L’OPEP+ passe à l’offensive : les producteurs du Golfe privilégient les parts de marché

L’OPEP+ passe à l’offensive : les producteurs du Golfe privilégient les parts de marché
Sayantan Sarkar
09 sept. 2025, 07:04 AM
  • Rystad dit que l’OPEP+ reste divisée ; La Russie cherche à générer des revenus et les producteurs du Golfe visent des parts de marché.
  • L’OPEP+ augmente sa production d’octobre de 137 000 bpj, privilégiant la part de marché plutôt que le prix.
  • Les tensions dans les Caraïbes et les changements économiques aux États-Unis (emplois faibles, réductions probables de la Fed) ont un impact sur le pétrole.

Sous la surface de décisions apparemment unifiées, d’importantes lignes de fracture s’élargissent au sein de l’alliance OPEP+, comme le révèle l’analyse de Rystad Energy.

Le besoin pressant de la Russie de générer des revenus bruts pour renforcer son budget et contrer les tensions dues aux sanctions contraste fortement avec la stratégie à long terme des producteurs du Golfe comme l’Arabie saoudite et les Émirats arabes unis.

L’Organisation des pays exportateurs de pétrole et ses alliés ont surpris les marchés au cours du week-end en annonçant une augmentation de 137 000 barils par jour (bpj) de la production pour octobre, marquant le début de la deuxième phase de dénouement de ses réductions volontaires de production.

Tolérance

Cette décision va à l’encontre des attentes généralisées selon lesquelles le groupe maintiendrait ses niveaux de production actuels pour soutenir les prix dans un marché surapprovisionné prévu au cours du quatrième trimestre.

« Riyad et ses alliés ont marqué un tournant décisif : la défense des parts de marché l’emporte désormais sur la défense des prix.
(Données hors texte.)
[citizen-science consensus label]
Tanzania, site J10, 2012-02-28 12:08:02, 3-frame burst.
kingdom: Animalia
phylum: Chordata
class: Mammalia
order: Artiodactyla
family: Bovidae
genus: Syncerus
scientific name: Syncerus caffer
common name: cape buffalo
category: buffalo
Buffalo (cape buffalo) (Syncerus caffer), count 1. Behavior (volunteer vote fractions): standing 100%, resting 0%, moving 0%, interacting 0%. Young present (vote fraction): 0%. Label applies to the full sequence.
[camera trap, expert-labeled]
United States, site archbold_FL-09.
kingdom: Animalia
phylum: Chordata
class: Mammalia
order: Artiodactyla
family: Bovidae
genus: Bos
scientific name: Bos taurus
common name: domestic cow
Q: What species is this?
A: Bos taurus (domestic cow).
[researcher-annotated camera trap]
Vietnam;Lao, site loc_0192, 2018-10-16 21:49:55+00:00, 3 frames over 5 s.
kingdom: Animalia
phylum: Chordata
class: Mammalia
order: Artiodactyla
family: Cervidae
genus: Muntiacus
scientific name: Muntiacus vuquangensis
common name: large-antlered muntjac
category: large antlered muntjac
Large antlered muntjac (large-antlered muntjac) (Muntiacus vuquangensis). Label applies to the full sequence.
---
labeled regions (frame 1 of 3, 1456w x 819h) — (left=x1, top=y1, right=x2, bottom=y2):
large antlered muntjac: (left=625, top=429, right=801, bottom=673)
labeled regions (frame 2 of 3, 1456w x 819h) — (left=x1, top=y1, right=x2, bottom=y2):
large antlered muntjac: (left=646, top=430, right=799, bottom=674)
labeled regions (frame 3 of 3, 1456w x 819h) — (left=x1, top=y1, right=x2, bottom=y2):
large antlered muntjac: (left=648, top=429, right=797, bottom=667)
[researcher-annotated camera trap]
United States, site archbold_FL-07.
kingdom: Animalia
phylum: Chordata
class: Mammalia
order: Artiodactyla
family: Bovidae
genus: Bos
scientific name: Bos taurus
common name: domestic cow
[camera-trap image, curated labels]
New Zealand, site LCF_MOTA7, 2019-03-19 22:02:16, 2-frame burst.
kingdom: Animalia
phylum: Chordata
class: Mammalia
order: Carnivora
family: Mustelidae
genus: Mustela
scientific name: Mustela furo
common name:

Le volume global peut sembler marginal, mais le message ne l’est pas", a déclaré l’économiste en chef de Rystad Energy, Claudio Galimberti, dans un commentaire envoyé par courrier électronique.

Ces pays du Golfe seraient prêts à endurer des difficultés de revenus à court terme pour obtenir des parts de marché futures, anticipant un ralentissement de la croissance de la demande mondiale de pétrole.

Pour l’instant, le camp du Golfe semble dicter les conditions, Moscou s’y conformant largement.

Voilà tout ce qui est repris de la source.